-- Dataset extract follows --

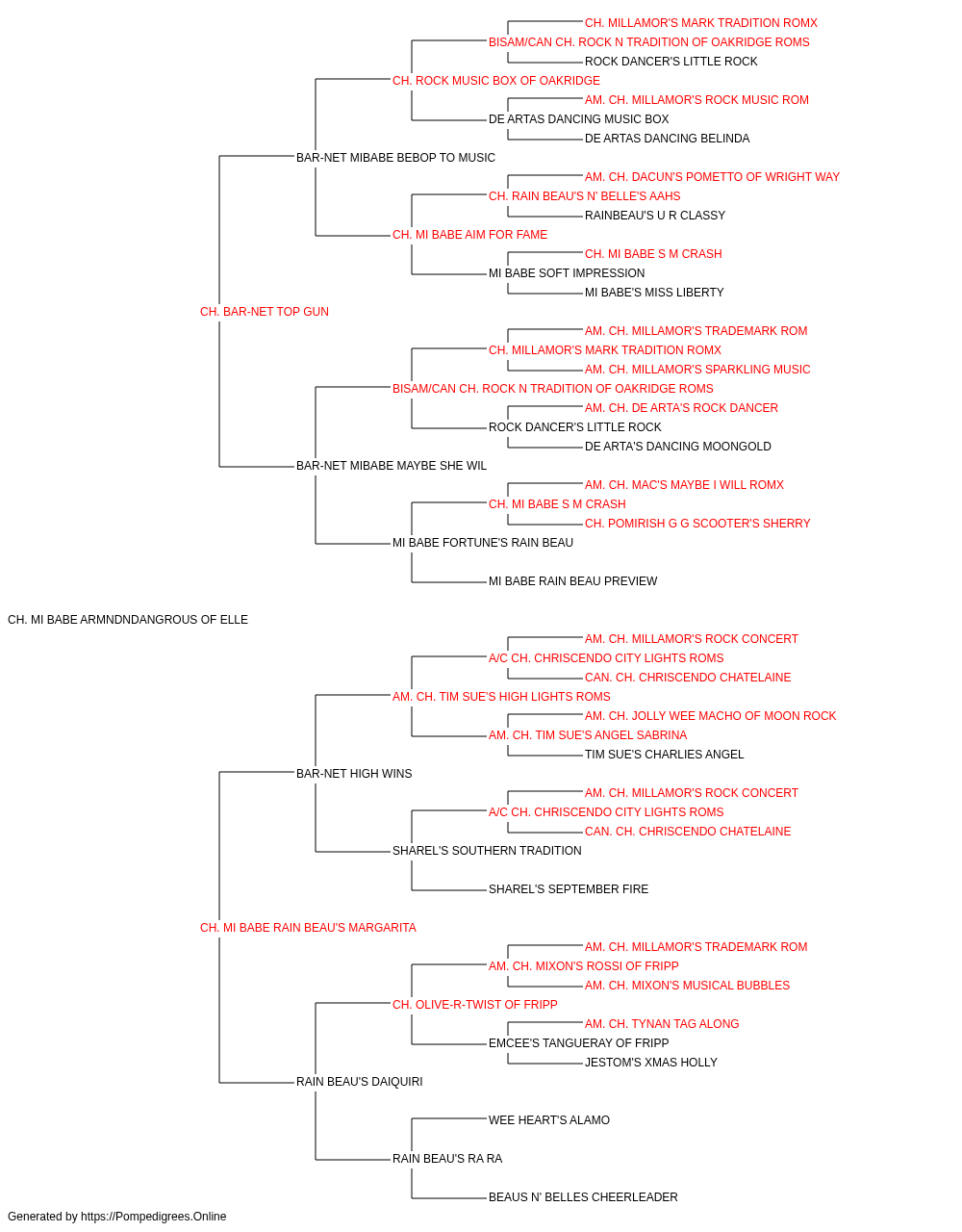 CH. MILLAMOR'S MARK TRADITION ROMX
BISAM/CAN CH. ROCK N TRADITION OF OAKRIDGE ROMS
ROCK DANCER'S LITTLE ROCK
CH. ROCK MUSIC BOX OF OAKRIDGE
AM. CH. MILLAMOR'S ROCK MUSIC ROM
DE ARTAS DANCING MUSIC BOX
DE ARTAS DANCING BELINDA
BAR-NET MIBABE BEBOP TO MUSIC
AM. CH. DACUN'S POMETTO OF WRIGHT WAY
CH. RAIN BEAU'S N' BELLE'S AAHS
RAINBEAU'S U R CLASSY
CH. MI BABE AIM FOR FAME
CH. MI BABE S M CRASH
MI BABE SOFT IMPRESSION
MI BABE'S MISS LIBERTY
CH. BAR-NET TOP GUN
AM. CH. MILLAMOR'S TRADEMARK ROM
CH. MILLAMOR'S MARK TRADITION ROMX
AM. CH. MILLAMOR'S SPARKLING MUSIC
BISAM/CAN CH. ROCK N TRADITION OF OAKRIDGE ROMS
AM. CH. DE ARTA'S ROCK DANCER
ROCK DANCER'S LITTLE ROCK
DE ARTA'S DANCING MOONGOLD
BAR-NET MIBABE MAYBE SHE WIL
AM. CH. MAC'S MAYBE I WILL ROMX
CH. MI BABE S M CRASH
CH. POMIRISH G G SCOOTER'S SHERRY
MI BABE FORTUNE'S RAIN BEAU
MI BABE RAIN BEAU PREVIEW
CH. MI BABE ARMNDNDANGROUS OF ELLE
AM. CH. MILLAMOR'S ROCK CONCERT
A/C CH. CHRISCENDO CITY LIGHTS ROMS
CAN. CH. CHRISCENDO CHATELAINE
AM. CH. TIM SUE'S HIGH LIGHTS ROMS
AM. CH. JOLLY WEE MACHO OF MOON ROCK
AM. CH. TIM SUE'S ANGEL SABRINA
TIM SUE'S CHARLIES ANGEL
BAR-NET HIGH WINS
AM. CH. MILLAMOR'S ROCK CONCERT
A/C CH. CHRISCENDO CITY LIGHTS ROMS
CAN. CH. CHRISCENDO CHATELAINE
SHAREL'S SOUTHERN TRADITION
SHAREL'S SEPTEMBER FIRE
CH. MI BABE RAIN BEAU'S MARGARITA
AM. CH. MILLAMOR'S TRADEMARK ROM
AM. CH. MIXON'S ROSSI OF FRIPP
AM. CH. MIXON'S MUSICAL BUBBLES
CH. OLIVE-R-TWIST OF FRIPP
AM. CH. TYNAN TAG ALONG
EMCEE'S TANGUERAY OF FRIPP
JESTOM'S XMAS HOLLY
RAIN BEAU'S DAIQUIRI
WEE HEART'S ALAMO
RAIN BEAU'S RA RA
BEAUS N' BELLES CHEERLEADER
Generated by https://Pompedigrees.Online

-- Dataset extract concluded --

Exercise brief | Show every line of the records above that contains the word "ROCK".

Solution to the exercise |
BISAM/CAN CH. ROCK N TRADITION OF OAKRIDGE ROMS
ROCK DANCER'S LITTLE ROCK
CH. ROCK MUSIC BOX OF OAKRIDGE
AM. CH. MILLAMOR'S ROCK MUSIC ROM
BISAM/CAN CH. ROCK N TRADITION OF OAKRIDGE ROMS
AM. CH. DE ARTA'S ROCK DANCER
ROCK DANCER'S LITTLE ROCK
AM. CH. MILLAMOR'S ROCK CONCERT
AM. CH. JOLLY WEE MACHO OF MOON ROCK
AM. CH. MILLAMOR'S ROCK CONCERT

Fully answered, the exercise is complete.